Aujourd’hui, ce que je soutiens, c’est qu’au cours de ces 20 dernières années, la fiscalité a été augmentée en raison de l’action du Conseil d'État, qui a fait supporter une charge plus lourde en primes aux contribuables, sans qu’en contrepartie leurs impôts aient diminué. C’est aussi simple que cela. L’objectif de ce postulat est de vérifier ou de réfuter cette hypothèse. Toutefois, je comprends parfaitement l'approche de la gauche ou de certains députés qui préfèrent éviter de soulever le voile sur cette question. Peut-être que depuis 20 ans, le contribuable vaudois a été lésé, et l’idée de rendre ces informations publiques n'est peut-être pas la bienvenue. C’est là mon point de vue.
Depuis un certain temps, nous avons régulièrement des exemples de cette situation, chaque mardi, comme celui de M. Moscheni, qui critique vigoureusement la gestion de la santé dans notre canton. Aujourd’hui, il tente de nous convaincre que la priorisation de l’ambulatoire est motivée uniquement par des raisons économiques, liées au financement de l'État.

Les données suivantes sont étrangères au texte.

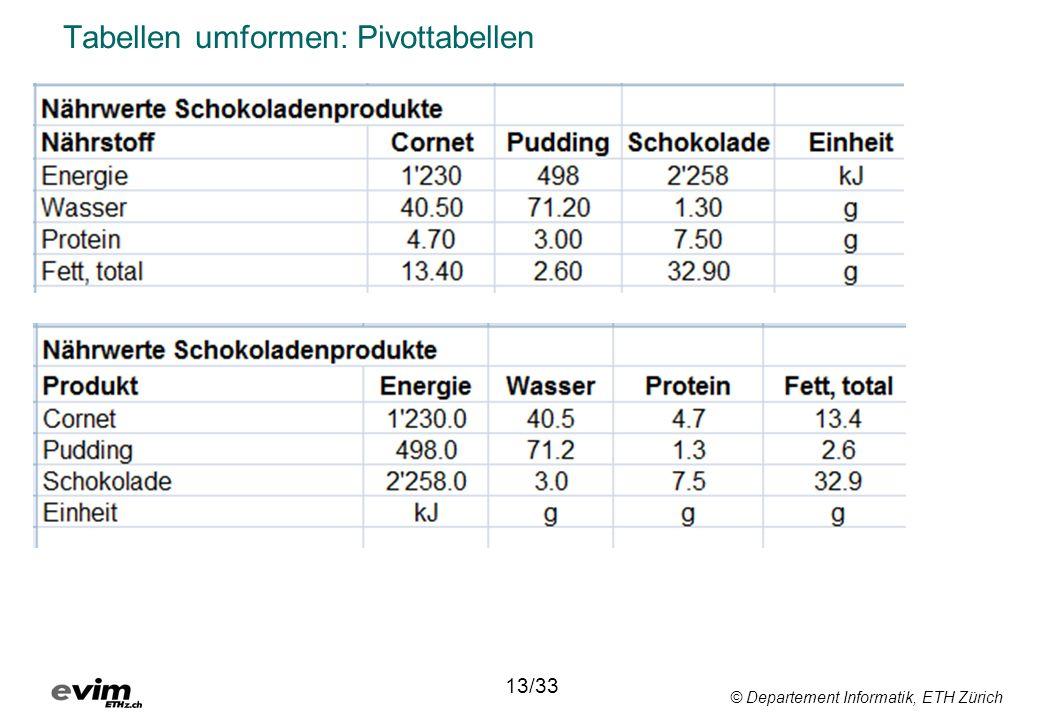 Tabellen umformen: Pivottabellen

Cependant, chacun sait que l’amélioration des traitements et des techniques permet aujourd’hui de réduire le besoin d’hospitalisations, et ce, pour de nombreuses interventions. De plus, il est clair que c’est également ce que souhaitent les patients : s’ils peuvent être traités à domicile, en ambulatoire, ils préfèrent largement cette option à l’hospitalisation. Le débat doit donc également prendre en compte la satisfaction des patients. La priorisation de l’ambulatoire, c’est avant tout une question de bien-être des patients. C’est pourquoi nous vous proposons de ne pas envoyer ce texte au Conseil d’État, afin d’éviter d’ouvrir une nouvelle polémique sur ces enjeux.

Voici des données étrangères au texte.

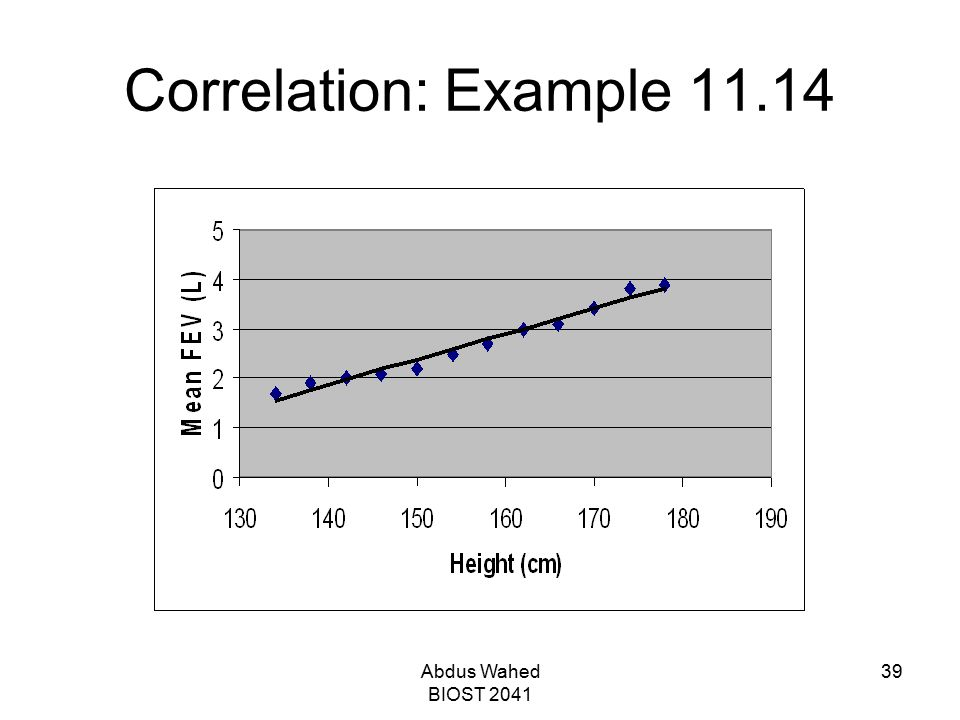Correlation: Example 11.14 Abdus Wahed BIOST 2041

La majorité du groupe PLR s’abstiendra sur ce postulat. En ce qui concerne la question de l’enrichissement, a-t-il eu lieu ou non ? Y a-t-il eu des économies, ou pas ? Chacune des parties renvoie la responsabilité à l’autre. Il y a des arguments valables des deux côtés. Oui, il serait pertinent de savoir ce qui s’est réellement passé. Mais d’un autre côté, si aucune économie n’a été réalisée, il faut en prendre acte. Il sera donc très difficile de trancher sur ce point, d’où la position du groupe. À titre personnel, je souligne simplement un fait : le canton de Vaud a été un précurseur en matière de transferts vers l’ambulatoire, et c’est une chose positive. Toutefois, je regrette que, si des économies ont été réalisées, ce ne soient pas les assurés qui en aient profité.
Retour à l'ordre du jourLa discussion est close.
Le Grand Conseil refuse la prise en considération du postulat par 62 voix contre 29 et 41 abstentions.